Perry shook his head. “I cannot do that, I— You need to find someone else. You
will
find someone…”

“I’ll never find someone so long as any touch makes me jump, so long as the closeness of another person frightens me. You see how I fight, and I don’t mean to, not with you. I’ll never be all right, not until someone shows me what it
means
to be all right. Please, please show me. You are practiced, you know how to make a girl feel important. You can help me. I believe you can teach me how to feel…right again,” she beseeched quietly.

“Lilly, I cannot, I— I have never had a relationship of import. I have never taught a soul a thing. I cannot be the one you need, you must find—”

She shook her head stiffly. “No, I want
you
to show me, I trust
you
. This is no relationship.

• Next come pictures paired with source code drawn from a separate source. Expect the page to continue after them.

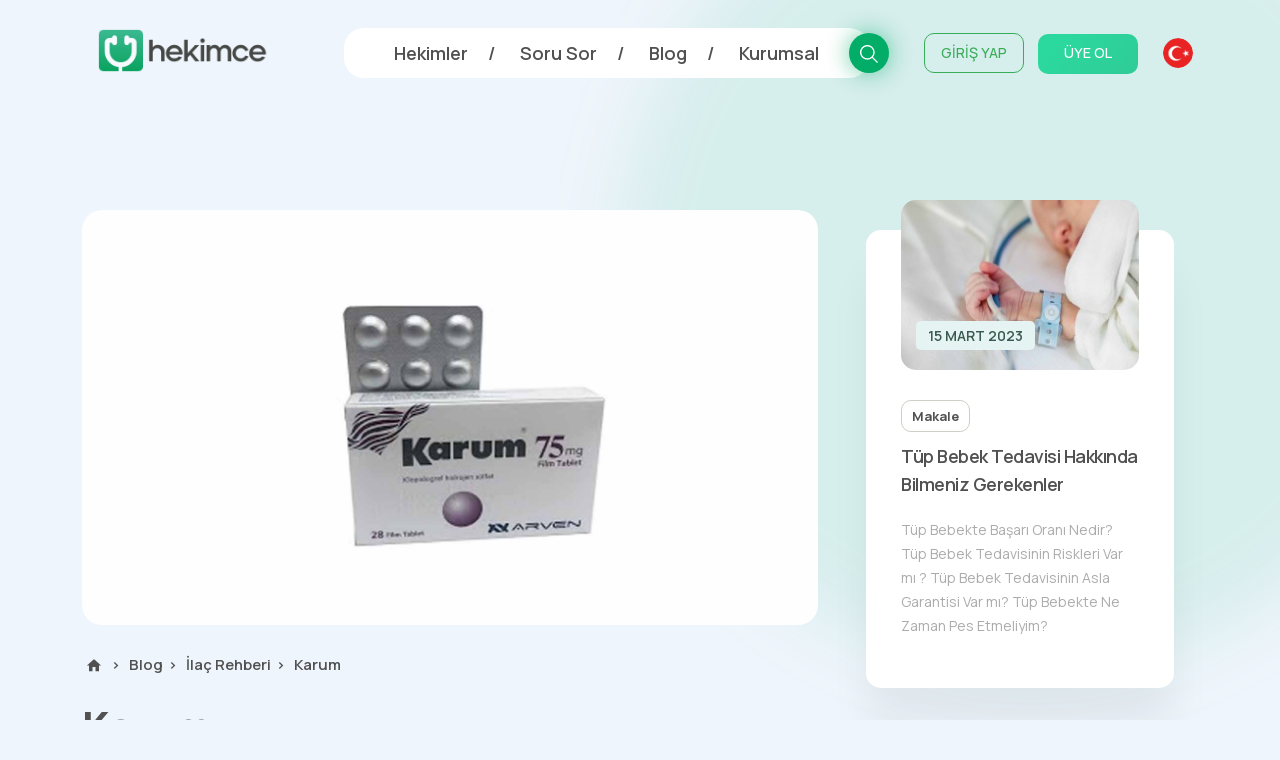

--- FILE ---
content_type: text/css
request_url: https://cdn.hekimce.com/css/v3/pages/blog-detail.min.css?v=3.2
body_size: 789
content:
.meta figure{margin:0;padding:0}.meta figure img{width:100%;border-radius:20px}.meta .breadcrumb{display:block;margin:25px 0;width:100%}.meta .breadcrumb ul{list-style-type:none;padding:0;margin:0}.meta .breadcrumb ul li{display:inline-flex;font-size:15px;color:#515151;font-weight:600;line-height:15px}.meta .breadcrumb ul li::after{content:">";margin:0 5px}.meta .breadcrumb ul li:last-child::after{content:unset}.meta .breadcrumb ul li svg{fill:#515151;height:17px}.meta h1{font-size:40px;font-weight:800;margin:25px 0}.meta p.description{font-size:20px;line-height:30px;font-weight:700;margin:20px 0}.meta .share{background:#fff;height:60px;display:inline-block;box-shadow:0 3px 49px #00000012;padding:0 30px;border-radius:10px}.meta .share span{font-size:14px;font-weight:700;line-height:60px;float:left;margin:0 25px 0 0}.meta .share ul{padding:0;margin:0;list-style-type:none;float:left;height:60px}.meta .share ul li{display:inline-block;margin:0 5px;line-height:60px}.meta .share ul li a{height:40px;width:40px;border-radius:40px;display:block;background-color:#E6F3FA;text-align:center;margin:10px 0;line-height:38px}.meta .share ul li.facebook svg,.meta .share ul li.twitter svg,.meta .share ul li.whatsapp svg{height:16px}.content{padding:50px 0}.content p{font-size:20px;line-height:35px;letter-spacing:.48px}.content h2{font-size:30px;font-weight:700;margin:20px 0}.content h3{font-size:25px;font-weight:600;margin:20px 0}.content ul li{font-size:20px;line-height:35px}.content a{line-height:.85;background-image:linear-gradient(0deg,#eff5fc,#000);background-size:5px 5px;background-repeat:repeat-x;background-position:bottom;font-weight:600}.comment .form-comment{margin:50px 0;position:relative}.comment .form-comment .shadow{background-color:rgba(255,255,255,0.8);z-index:9999;height:100%;width:100%;position:absolute;top:0;left:0;right:0;bottom:0;border-radius:10px;display:none}.comment .form-comment .shadow svg{position:absolute;left:0;right:0;top:0;bottom:0;margin:auto}section.comment-widget{width:100%}.comment-card{margin:0 auto;box-shadow:0 45px 40px #0000000d;background-color:#fff;border-radius:30px;width:100%;padding:50px;text-align:center}.comment-title{font-size:24px;font-weight:700;color:#515151;margin:20px 0;letter-spacing:-.58px}.comment-info{font-size:14px;letter-spacing:.38px}.comment-info a{color:#35B78B;text-decoration:underline}.comment-card input{background-color:#F9F9F9;border-radius:50px;width:calc(50% - 10px);height:50px;float:left;border:none;font-size:15px;padding:0 30px;margin:10px 5px}.comment-card input::after{clear:both}.comment-card textarea{background-color:#F9F9F9;border-radius:20px;width:calc(100% - 10px);height:200px;border:none;font-size:15px;padding:30px;margin:10px 5px;resize:none}.comment-card input[type=button]{background-color:#35B78B;color:#fff;font-size:17px;letter-spacing:.4px;width:100%}.list-comment{padding:10px 0}.list-comment ul{list-style-type:none;padding:0;margin:0}.list-comment ul li{width:100%;display:flex;box-shadow:0 45px 40px #0000000d;background-color:#fff;margin:20px 0}.other-posts{margin-bottom:50px}.other-posts .horizontal-card{background:#fff;border-radius:16px;height:150px;box-shadow:0 45px 40px #0000000d;overflow:hidden;padding:15px;display:flex;margin-bottom:25px}.horizontal-card-image{width:50%;height:100%;overflow:hidden;float:left}.horizontal-card-image img{height:100%;border-radius:15px}.horizontal-card-text{float:left;width:50%;height:100%}.horizontal-card-text span{margin-top:15px;font-size:16px;font-weight:600;line-height:22px;display:-webkit-box;-webkit-line-clamp:3;-webkit-box-orient:vertical;overflow:hidden}.horizontal-cat{width:auto;border:1px solid #CFCEC7;border-radius:10px;padding:0 10px;line-height:30px;display:inline-block;font-size:13px;font-weight:700;color:#515151}.horizontal-card.left .horizontal-card-text{padding-left:15px}.horizontal-card.right .horizontal-card-text{padding-right:15px}@media only screen and (max-width: 576px){.comment-card{padding:20px}.comment-card input{width:calc(100% - 10px)}}


--- FILE ---
content_type: application/javascript
request_url: https://cdn.hekimce.com/lib/infinite-scroll/clever-infinite-scroll.min.js?v=1765350623
body_size: 474
content:
!function(e,t){"use strict";"function"==typeof define&&define.amd?define(["jquery"],t):t("object"==typeof exports?require("jquery"):e.jQuery)}(this,function(e){"use strict";e.fn.cleverInfiniteScroll=function(t){var n=void 0!==window.outerHeight?Math.max(window.outerHeight,e(window).height()):e(window).height(),r=e.extend({contentsWrapperSelector:"#contentsWrapper",contentSelector:".content",nextSelector:"#next",loadImage:"",offset:n},t),o=function(e,t){return"<span class='hidden-title' style='display:none'>"+e+"</span><span class='hidden-url' style='display:none'>"+t+"</span>"},c=function(t,n){history.replaceState(null,t,n),e("title").html(t)},i=function(t){var n=e(t).children(".hidden-title:first").text(),o=e(t).children(".hidden-url:first").text();e("title").text()!==n&&(e(r.contentSelector).removeClass("active"),e(t).addClass("active"),c(n,o),e(document).trigger("clever-infinite-scroll-url-change",[n,o]))},l=e("title").text(),a=e(location).attr("href"),s=e(document).height(),d=r.offset,f=e(r.contentSelector);e(r.contentSelector+":last").append(o(l,a)),e(r.contentSelector).addClass("active"),c(l,a);var p,h=0;return e(window).scroll(function(){if(window.clearTimeout(e.data("this","scrollTimer")),e.data(this,"scrollTimer",window.setTimeout(function(){(p=e(window).scrollTop())>h?f.each(function(t,n){if(e(n).offset().top+e(n).height()>p)return i(n),!1}):p<h&&f.each(function(t,r){if(e(r).offset().top+e(r).height()-n/2>p)return i(r),!1}),h=p},200)),e(window).scrollTop()+n+d>=s){var t=[e(r.nextSelector).attr("href")];e(r.nextSelector).remove(),void 0!==t[0]&&(""!==r.loadImage&&e(r.contentsWrapperSelector).append("<img src='"+r.loadImage+"' id='cis-load-img'>"),e.ajax({url:t[0],dataType:"html",success:function(n){l=e(n).filter("title").text(),a=t[0],e(r.contentsWrapperSelector).append(e(n).find(r.contentSelector).append(o(l,a))),0===e(n).find(r.contentSelector).find(r.nextSelector).length&&e(r.contentsWrapperSelector).append(e(n).find(r.nextSelector)),s=e(document).height(),f=e(r.contentSelector),e("#cis-load-img").remove(),e(document).trigger("clever-infinite-scroll-content-loaded"),new Blazy({selector:".b-lazy"})}}))}}),this}});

That should make it easier, because I don’t expect anything from you but a tender touch, a caress, a bit of care. ‘Tis why it must be
you
, because you can do that, without expecting it to be anything else—”

Lilly looked into his green eyes and could see the tumult, the thoughts wrestling between what was right and what was proper.

Perry was disheartened by her final words, that he could take her without expecting anything from her, that he could show her what love felt like without actually giving his heart, or taking hers. She was right, of course, he knew this, but with Lilly it wasn’t what he wanted.

He wanted more for her, he wanted better for her, someone who would care for her, love her, take her to wife. She deserved more. More than him.

His hand went to his face, rubbed his eyes, closed them tight against the sting of the truth as he held her at a distance. If only for one night he could shake off the invisible binds that held him from her, this small damaged woman he had no right to touch, no right to care for. How had it come to this in one night, that he was irrevocably drawn to protect and honor her wishes? He opened his eyes, lit with the fire of his pain, and lowered his mouth to hers gently.

Her eyes fluttered shut.

He brushed his lips across hers to warm them for a stronger kiss.

She flinched.

He shook his head. “Lilly, this is impossible. You ask the impossible. You will find someone to help you through this, but it won’t be me. It can’t be me. I’m sorry. I understand your pain—at least I believe I understand what it is you wish for. But I simply cannot do what you asking of me.

She pulled away then, turning and lying down on the bed. She gave him her back and nothing more. His hand reached out to her, only to stop a mere breath away from touching her. He should go.